We expect to continue to incur substantial research and development expenses, including expenses related to the hiring of personnel and additional clinical trials. We expect that selling, general and administrative expenses will also increase as we expand our sales, marketing and administrative staff and add infrastructure, particularly as it relates to the launch of Rayaldee. We do not anticipate that we will generate substantial revenue from the sale of proprietary pharmaceutical products or certain of our diagnostic products for some time and we have generated only limited revenue from our pharmaceutical operations in Chile, Mexico, Israel, Spain, and Ireland, and from sale of the 4Kscore test. If we acquire additional assets or companies, accelerate our product development programs or initiate additional clinical trials, we will need additional funds.
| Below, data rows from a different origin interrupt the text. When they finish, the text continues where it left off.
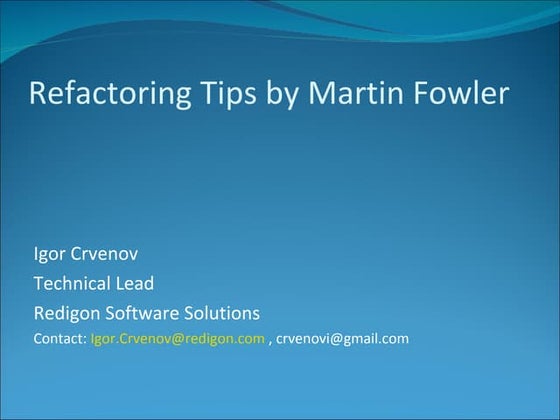 Refactoring Tips by Martin Fowler

Igor Crvenov

Technical Lead

Redigon Software Solutions

Contact: Igor.Crvenov@redigon.com , crvenovi@gmail.com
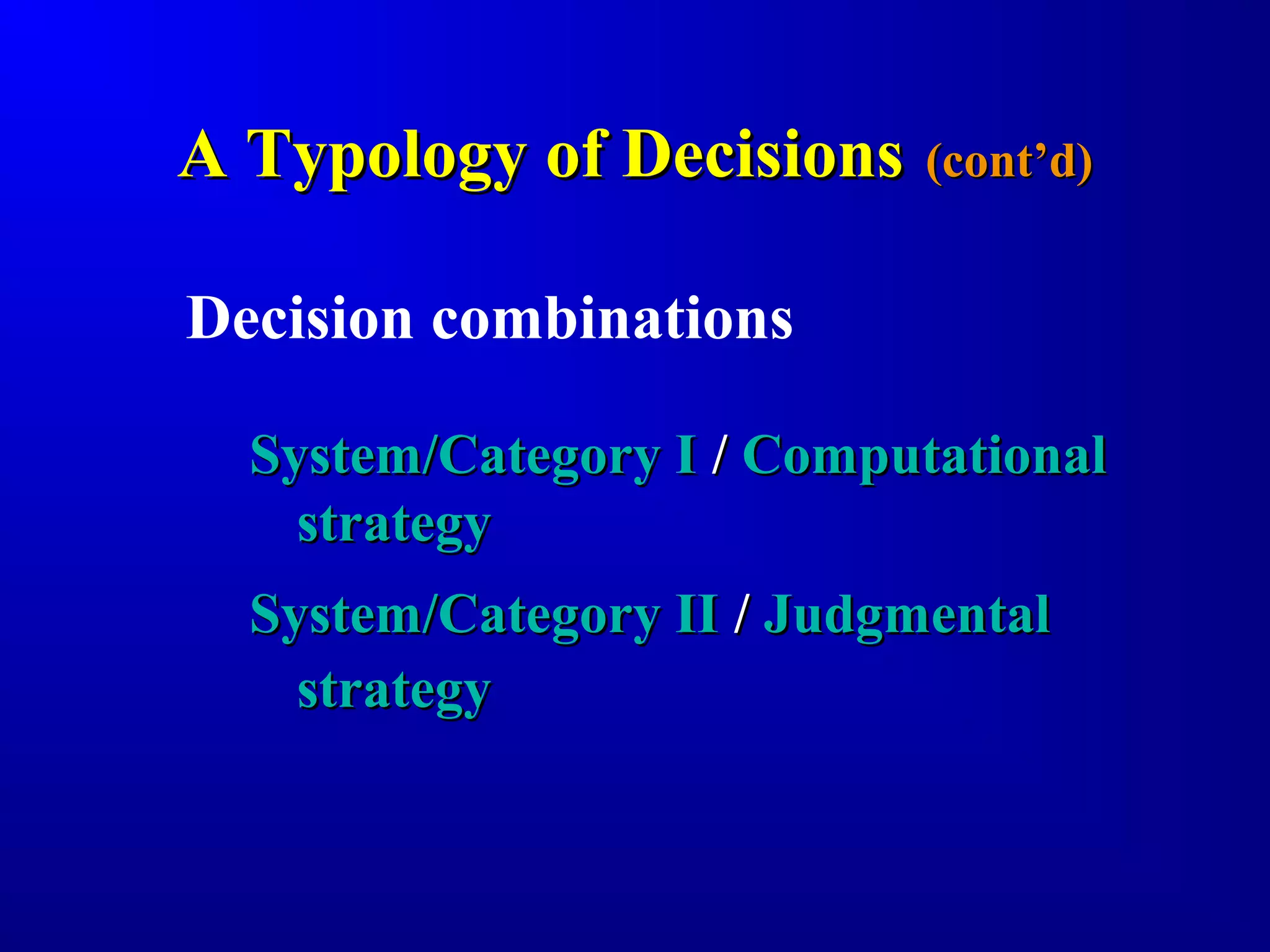 A Typology of Decisions (cont’d)

Decision combinations

System/Category I / Computational strategy

System/Category II / Judgmental strategy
If we are not able to secure additional funding when needed, we may have to delay, reduce the scope of, or eliminate one or more of our clinical trials or research and development programs or possible acquisitions.
We have employment agreements with certain executives of BioReference which provide for compensation and certain other benefits and for severance payments under certain circumstances. During the three months ended March 31, 2017 and 2016, we recognized $3.3 million and $17.2 million, respectively, of severance costs pursuant to these employment agreements as a component of Selling, general and administrative expense.
At March 31, 2017, we were committed to make future purchases for inventory and other items in 2017 that occur in the ordinary course of business under various purchase arrangements with fixed purchase provisions aggregating $82.7 million.